DOCUMENT EXCERPT -
········

So my first question is besides plastic what is peoples preferred metbods of selling LS? Does anyone use plastic pouches to sell refills like some well known companies do? If so how do you go about this im struggling to find sufficient information that would make me happy with buying them! I cant seem to find whats available and readily recyclable. Again i understand that what we have and people in other countries have available will differ but im just looking for ideas that i can further research this also needs to go on the assessment so i need to get myself sorted as to what my prefered bottles and containers are that i will use.

Secondly i would be very appreciative of any advice as to the dilution stages, iv put the recipe through the forum run soap calc and it gives literally no iddication as to how much water you should add as iv got the full recipe written out i know it for those exact measurements and ingredients but if i was to want to change say the amount of coconut oil and put more olive oil in for example obviously it would go through the calc for the lye and water ratio ect but once i get to first dilution i add 150g glycerin and 1kg of water then 2nd dilution is 3.5kg including saline! Would this be the same for any recipe that includes 1kg total of oils? Or does it depend on the %s of each oil so say i want to make a liquid laundry/washing up soap so 100% 0% sf coconut oil does this need more water because its 100% hard oils and will need more dilution to keep it from being a horrible glupy mess? I do actually want to do this i currently use 100% 0% sf coconut soap grated and mixed with borax soda crystals and bicarb to wash my clothes and i love it but people always look at me like iv lost my mind (i do wonder sometimes) when i say to them bubbles arnt nessicary its all in your head the lower cleans awesome thats all you actually NEED but people love bubbles so i was thinking of trying 90% coconut and 10% castor as a small batch iv used 420g of the potash so it would be whatever i can make with the rest till i get more potash sorted.

Im sure ill think of other questions about liquid soap but thats all for the moment. Btw i have no problem with people using this as a thread to ask beginner questions as im sure it will help other out! Sorry if any of these things have been answered before but i have looked about and cant see the answers well at least not dumbed down enough 

Thank you in advance for any answers 

Edit iv had some avenged sevenfold based brain waves  yes thats an actual thing well it is now anyways. So i have struggled finding fo that will stick in cp how do fo and eo stay in hpls? Do citrus oils have the same issues as in cp soaps im guessing not as its an entirely different process and the oils are added at the end of the process


----------



## DeeAnna (Jun 5, 2020)

I don't sell liquid soap. Of the soap makers who have tried, my recollection is most of them find it does not sell well for them. So the ultimate answer of how to sell liquid soap is to learn whether your market has a potential customer base for LS and plan accordingly.

If I were in your shoes, knowing what others have reported, I would not go "whole hog" into the liquid soap making business. Do a trial run and see what response you get from real customers (not just family and friends who will love your stuff no matter what.)

_"...iv put the recipe through the forum run soap calc and it gives literally no iddication as to how much water you should add ..."_

That's right -- you won't ever find a calc that will give you dilution information. Dilution is _your _problem to solve, if for no other reason that your preferred dilution will not be the same as someone else's preference.

········

DATA BELOW -
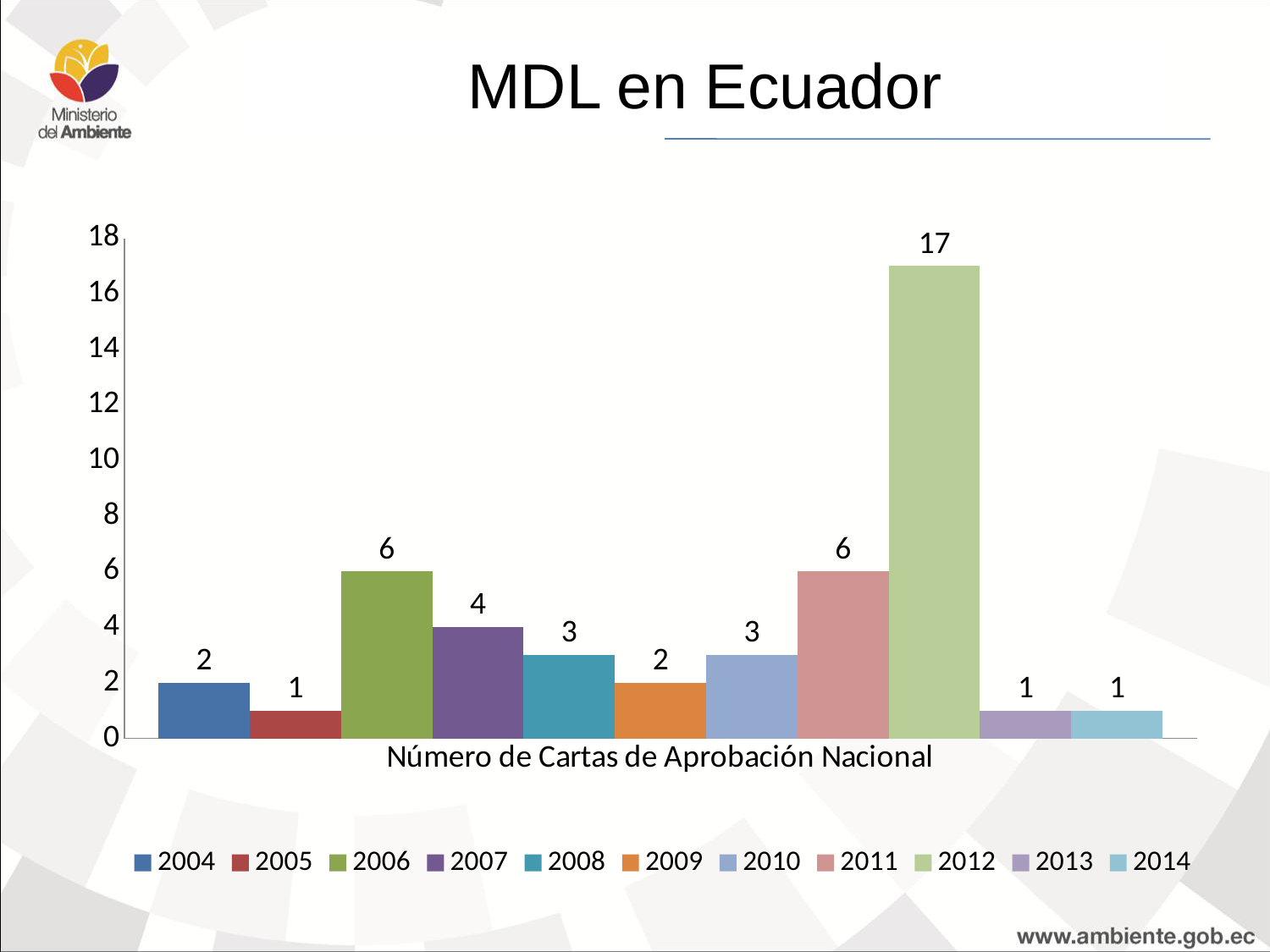
What is the value for 2009? 2 What is the value for 2006? 6 Is the value for 2012 greater or less than 10? greater Which is larger, the value for 2007 or the value for 2008? 2007 What is the value for 2012? 17 What type of chart is shown on the slide? bar chart What is the difference between the values for 2007 and 2005? 3 How many series does the legend list? 11 What is the value for 2007? 4 What is the difference between the values for 2012 and 2011? 11 What is the label shown on the x axis below the bars? Número de Cartas de Aprobación Nacional Which year has the highest value? 2012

········

PROBLEMS TO WORK ON -
1. Decide whether each statement agrees with the liquid soap forum thread, answering yes or no and quoting the deciding words: (a) DeeAnna sells liquid soap. (b) The original poster currently washes clothes with grated coconut soap. (c) A soap calculator can tell you how much water to add for dilution.
2. In the liquid soap forum thread, from "I don't sell" to "someone else's preference.", substitute "test batch" for "trial run" and write out the passage.
3. Carry on writing the liquid soap forum thread from the point at which it ends.
The data were taken from a source other than the liquid soap forum thread.

YOUR RESPONSES -
1.
(a) No: "I don't sell liquid soap."
(b) Yes: "i currently use 100% 0% sf coconut soap grated and mixed with borax soda crystals and bicarb to wash my clothes"
(c) No: "you won't ever find a calc that will give you dilution information."

2.
I don't sell liquid soap. Of the soap makers who have tried, my recollection is most of them find it does not sell well for them. So the ultimate answer of how to sell liquid soap is to learn whether your market has a potential customer base for LS and plan accordingly.

If I were in your shoes, knowing what others have reported, I would not go "whole hog" into the liquid soap making business. Do a test batch and see what response you get from real customers (not just family and friends who will love your stuff no matter what.)

_"...iv put the recipe through the forum run soap calc and it gives literally no iddication as to how much water you should add ..."_

That's right -- you won't ever find a calc that will give you dilution information. Dilution is _your _problem to solve, if for no other reason that your preferred dilution will not be the same as someone else's preference.

3.
_"...Would this be the same for any recipe that includes 1kg total of oils?..."_

No, it won't. The fatty acids will affect how much dilution is required. Also when you're using various diluents -- water, glycerin, and salt (saline) -- you're not going to get the same results you would get just diluting with water.

"..._ I do actually want to do this i currently use 100% 0% sf coconut soap grated and mixed with borax soda crystals and bicarb to wash my clothes and i love it but people always look at me like iv lost my mind (i do wonder sometimes) when i say to them bubbles arnt nessicary its all in your head the lower cleans awesome thats all you actually NEED but people love bubbles so i was thinking of trying 90% coconut and 10% castor as a small batch iv used 420g of the potash so it would be whatever i can make with the rest till i get more potash sorted_ ..."

This is ONE very long run-on sentence. Do you realize how hard it is for another person to comprehend the essential point of what you are saying here?

I'm not sure if your writing style is why you haven't gotten any response to this thread before today, but it's at least part of the problem.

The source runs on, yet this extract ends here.